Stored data
###

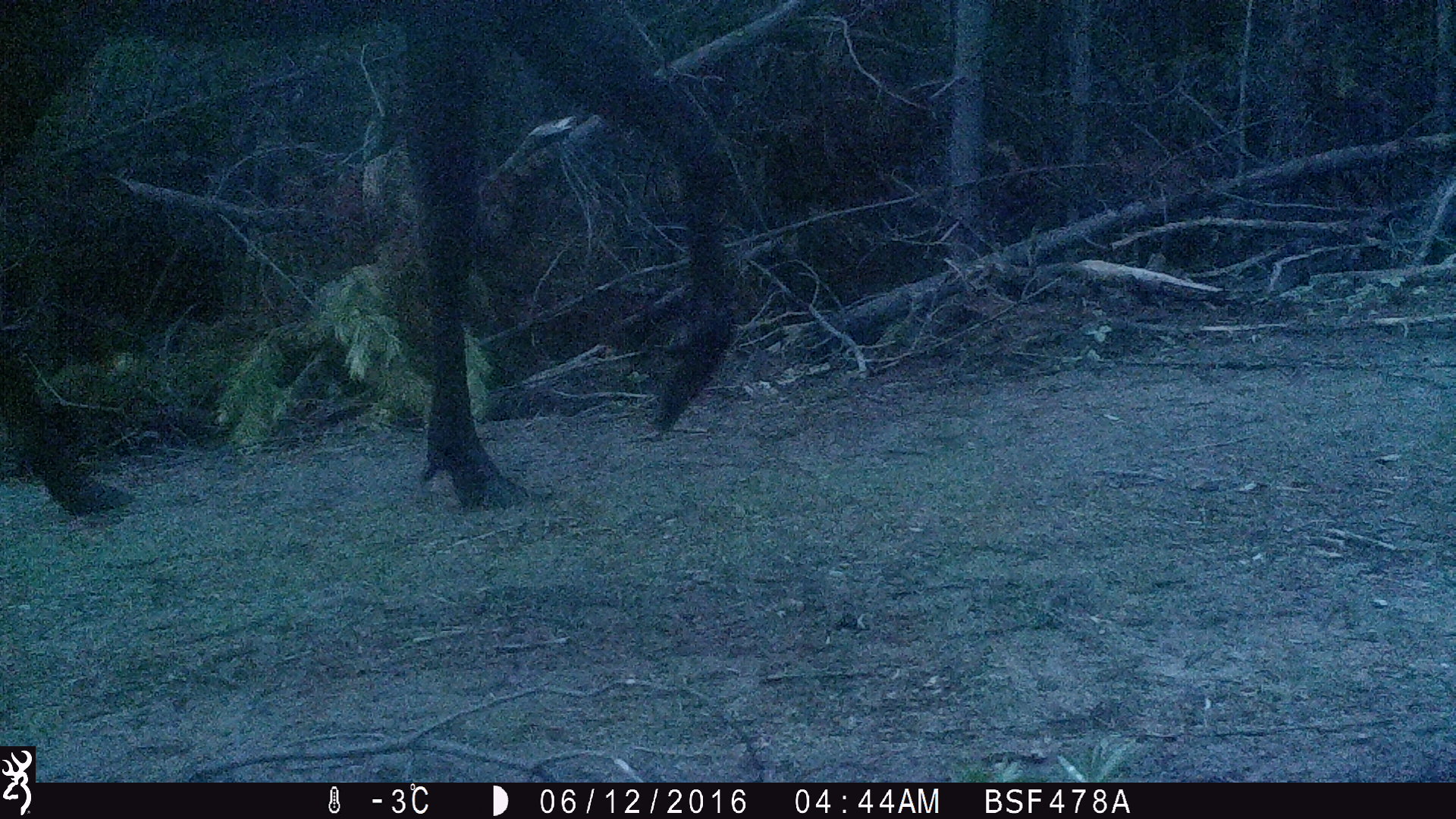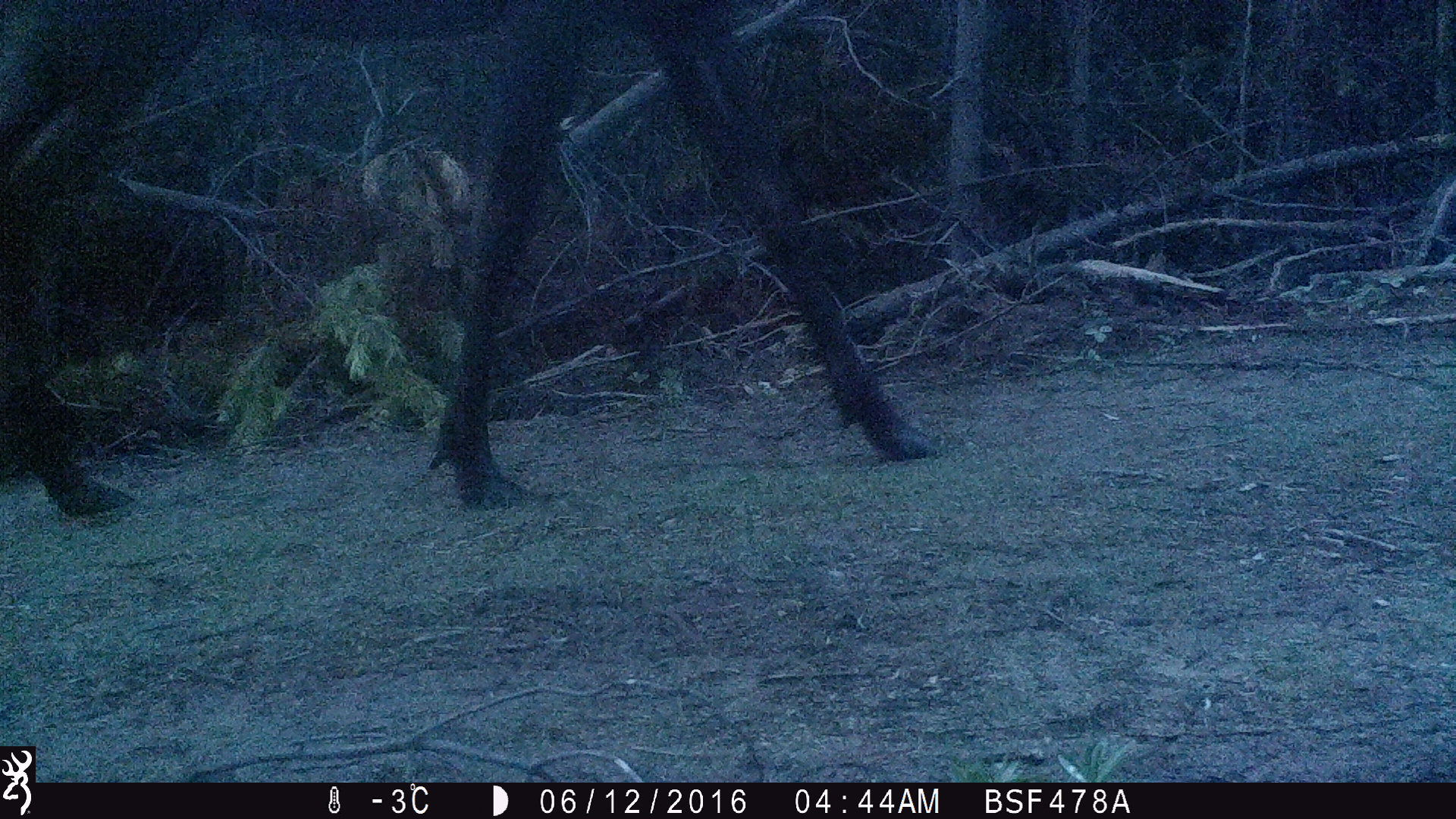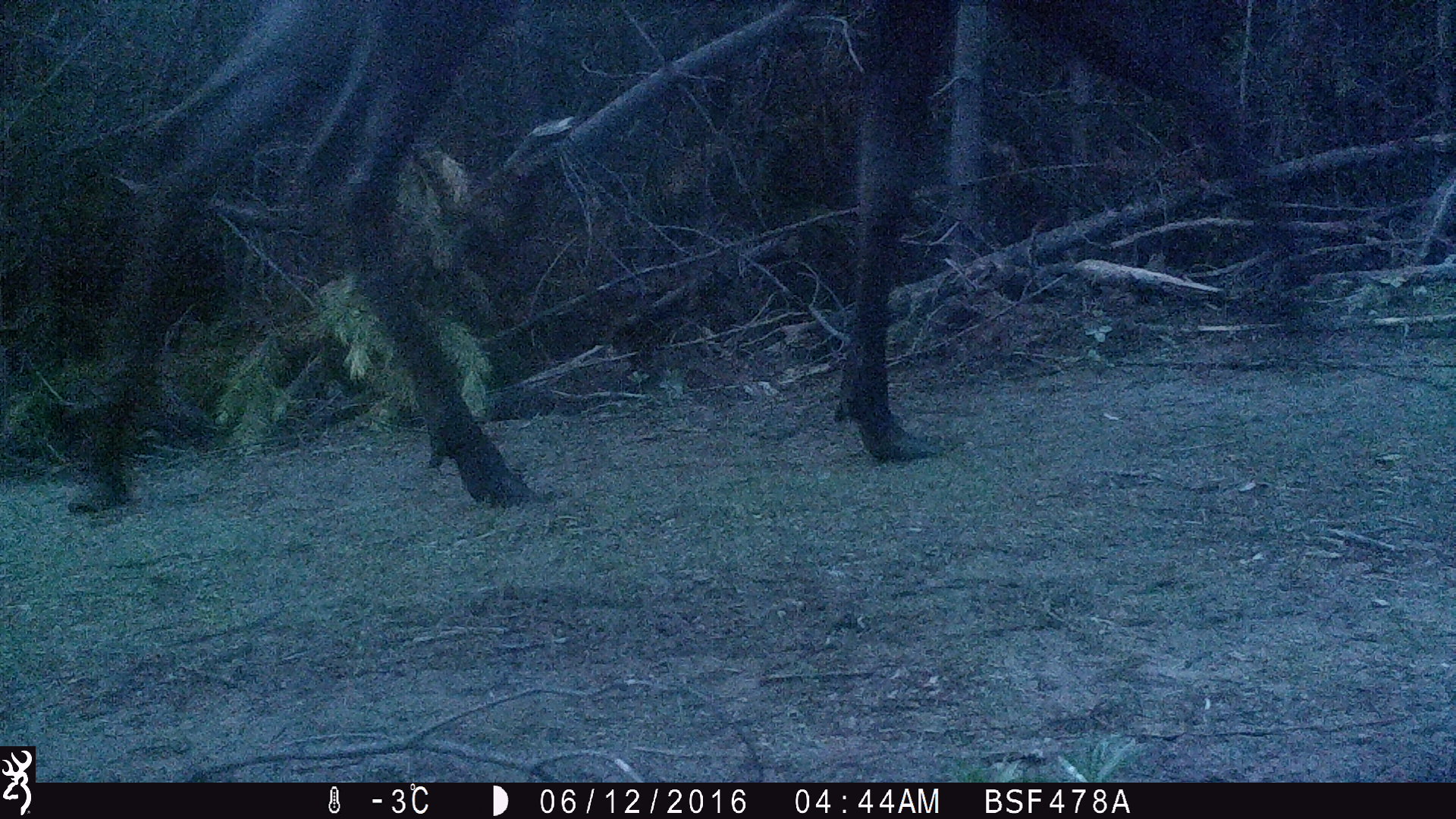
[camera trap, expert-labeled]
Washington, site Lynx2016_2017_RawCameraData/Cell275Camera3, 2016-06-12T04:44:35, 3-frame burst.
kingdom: Animalia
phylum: Chordata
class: Mammalia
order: Artiodactyla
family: Cervidae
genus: Alces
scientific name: Alces alces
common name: moose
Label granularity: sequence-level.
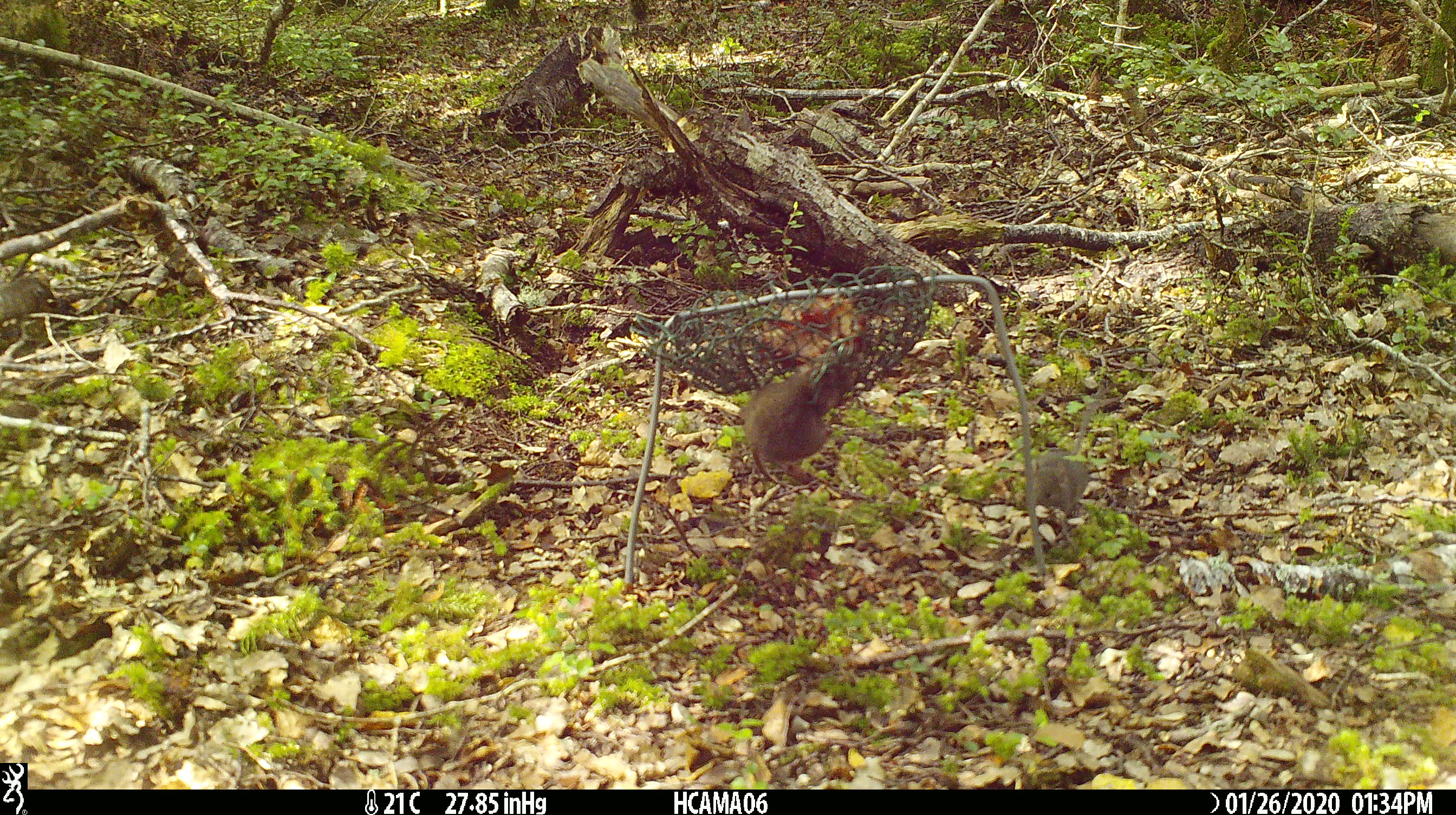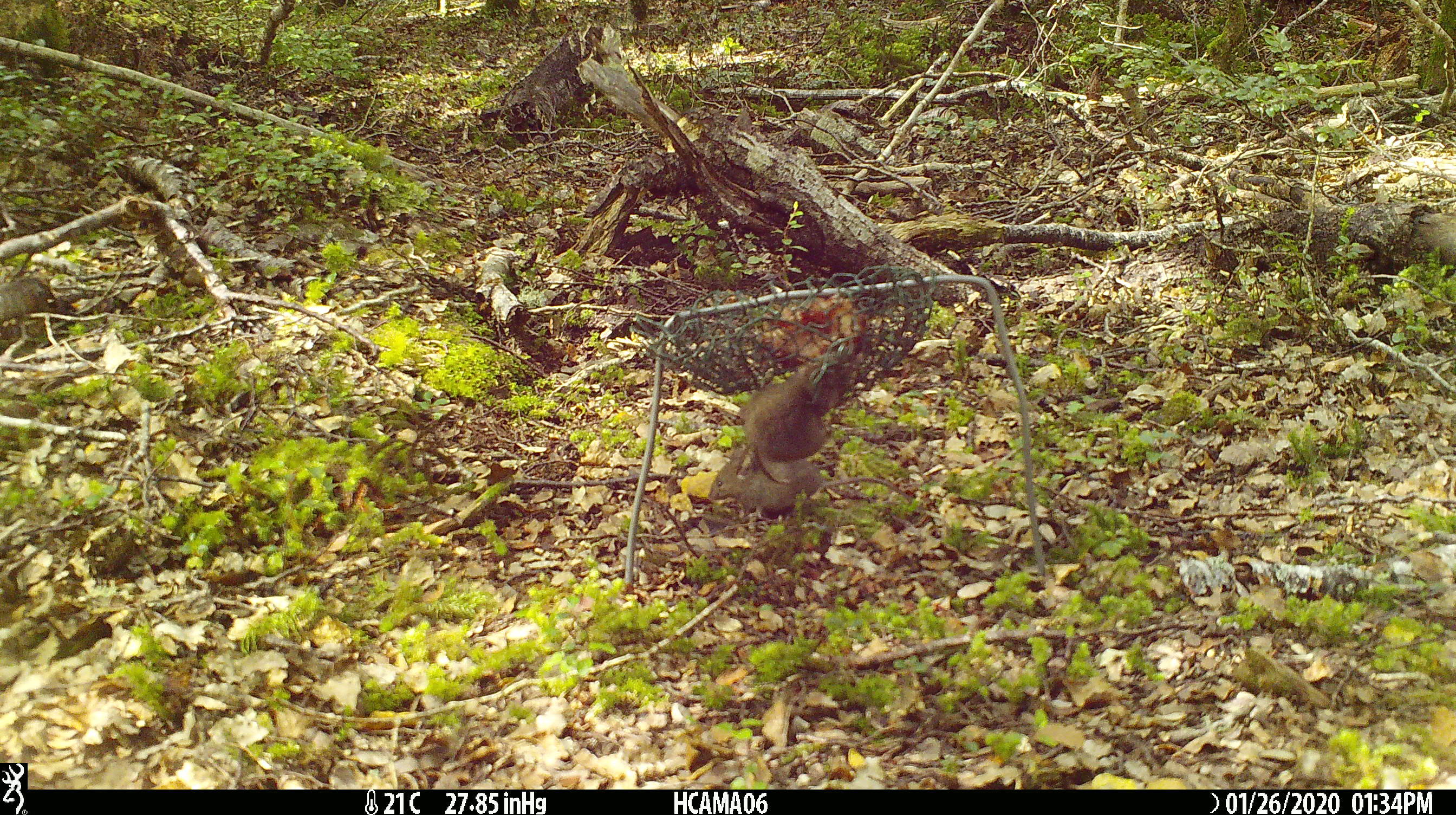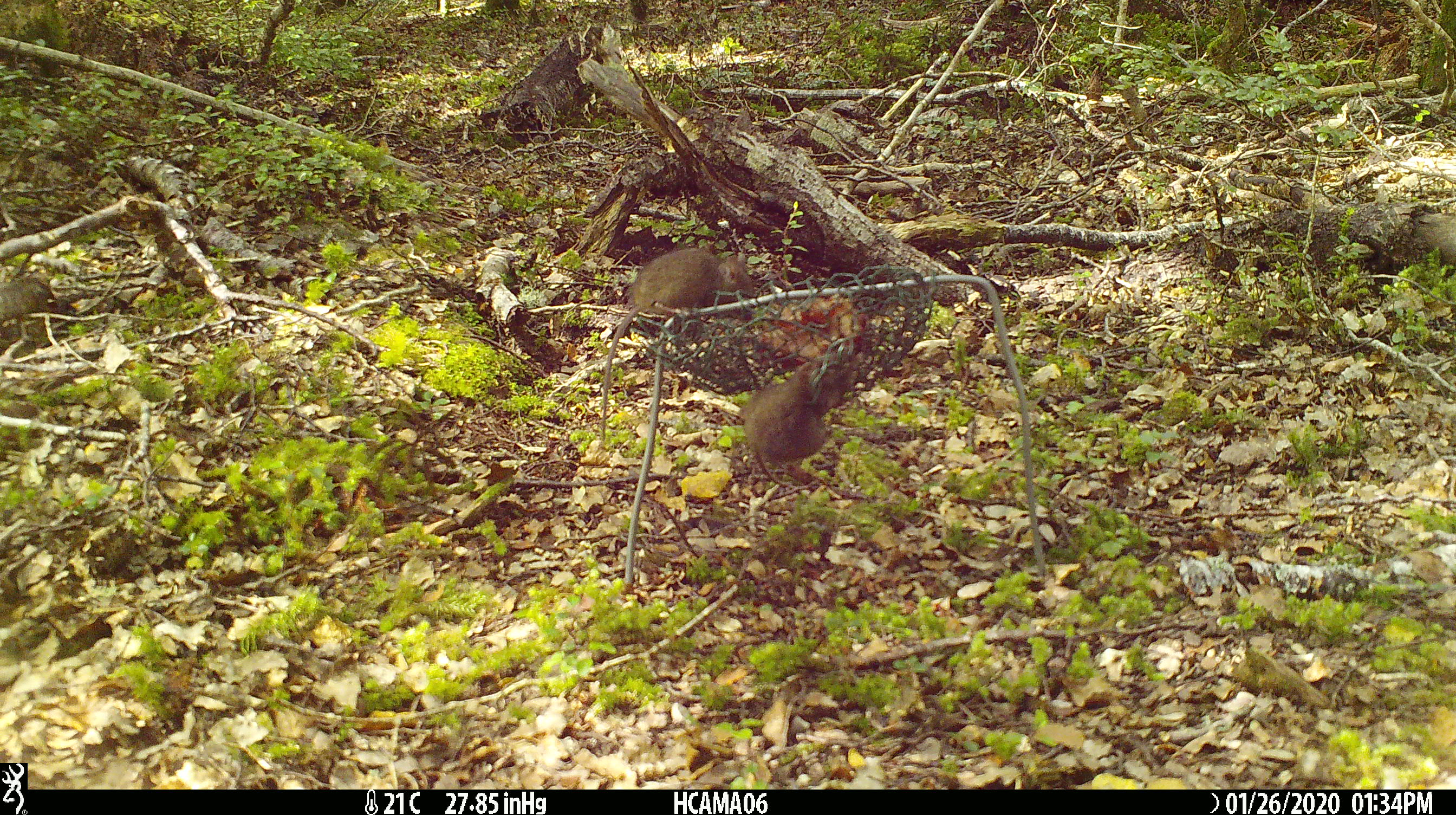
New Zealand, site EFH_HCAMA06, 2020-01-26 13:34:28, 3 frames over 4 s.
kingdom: Animalia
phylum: Chordata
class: Mammalia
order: Rodentia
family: Muridae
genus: Mus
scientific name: Mus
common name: mouse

###

### TASK
When you transcribe the lines above, keep every word exact but leave the pictures behind.

### OUTPUT
[camera trap, expert-labeled]
Washington, site Lynx2016_2017_RawCameraData/Cell275Camera3, 2016-06-12T04:44:35, 3-frame burst.
kingdom: Animalia
phylum: Chordata
class: Mammalia
order: Artiodactyla
family: Cervidae
genus: Alces
scientific name: Alces alces
common name: moose
Label granularity: sequence-level.
New Zealand, site EFH_HCAMA06, 2020-01-26 13:34:28, 3 frames over 4 s.
kingdom: Animalia
phylum: Chordata
class: Mammalia
order: Rodentia
family: Muridae
genus: Mus
scientific name: Mus
common name: mouse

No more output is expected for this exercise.